Versicherer starten einen Werbefeldzug für den neuen geförderten „Pflege-Bahr“. Die Kritik der Verbraucherschützer ist vernichtend. Abschließen oder nicht? Ein Vergleich zeigt die besten Policen und deckt Schwächen auf.

Namensgeber: Bundesgesundheitsminister Daniel Bahr vor der Bundespressekonferenz in Berlin. Quelle: dpa

Kaum ist der neue „Pflege-Bahr“ auf dem Markt, schon wird er von den Verbraucherschützern arg zerrissen. „Nichts anderes als eine Promotion für die Versicherungsbranche“, erklärt etwa Edda Castello von der Verbraucherzentrale Hamburg. Wegen Intransparenz und hoher Kosten sollten Versicherte das Geld lieber auf ein Festgeld-Konto legen.

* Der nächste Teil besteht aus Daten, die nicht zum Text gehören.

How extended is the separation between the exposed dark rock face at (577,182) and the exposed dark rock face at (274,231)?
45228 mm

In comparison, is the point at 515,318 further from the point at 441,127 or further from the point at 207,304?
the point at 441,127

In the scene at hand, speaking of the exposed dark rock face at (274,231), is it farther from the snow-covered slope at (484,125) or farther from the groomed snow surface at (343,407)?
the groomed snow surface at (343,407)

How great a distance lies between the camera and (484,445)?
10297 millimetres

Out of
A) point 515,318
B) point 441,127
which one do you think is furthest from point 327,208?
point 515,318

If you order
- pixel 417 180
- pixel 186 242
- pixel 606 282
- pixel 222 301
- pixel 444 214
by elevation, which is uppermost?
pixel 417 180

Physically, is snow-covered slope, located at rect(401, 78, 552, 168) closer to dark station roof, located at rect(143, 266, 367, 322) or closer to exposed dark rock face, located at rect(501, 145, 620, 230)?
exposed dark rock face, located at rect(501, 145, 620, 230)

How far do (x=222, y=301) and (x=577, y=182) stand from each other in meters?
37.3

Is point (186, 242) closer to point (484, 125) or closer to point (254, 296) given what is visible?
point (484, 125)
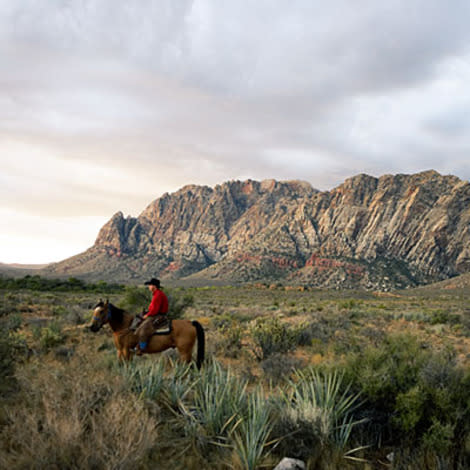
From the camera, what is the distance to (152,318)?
8273 millimetres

Das Projekt sei ein „kalkulatorischer Blindflug der Versicherungsmathematiker, da die Privatwirtschaft ja keine Erfahrung mit derartigen Produkten habe“, erklärt Axel Kleinlein, ehemaliger Vorsitzender des Bundes der Versicherten. Stiftung Warentest verzichtete in einem Vergleich von Anfang Mai sogar auf das das bekannte Bewertungsurteil zwischen „sehr gut“ und „mangelhaft“. Auch Gerd Billen, Vorstand des Verbraucherzentrale Bundesverbandes lässt kein gutes Haar an der den neuen „Pflegetagegeldern“: „Es ist volkswirtschaftlich nicht sinnvoll, in diese Form der Risikoabsicherung zu investieren“.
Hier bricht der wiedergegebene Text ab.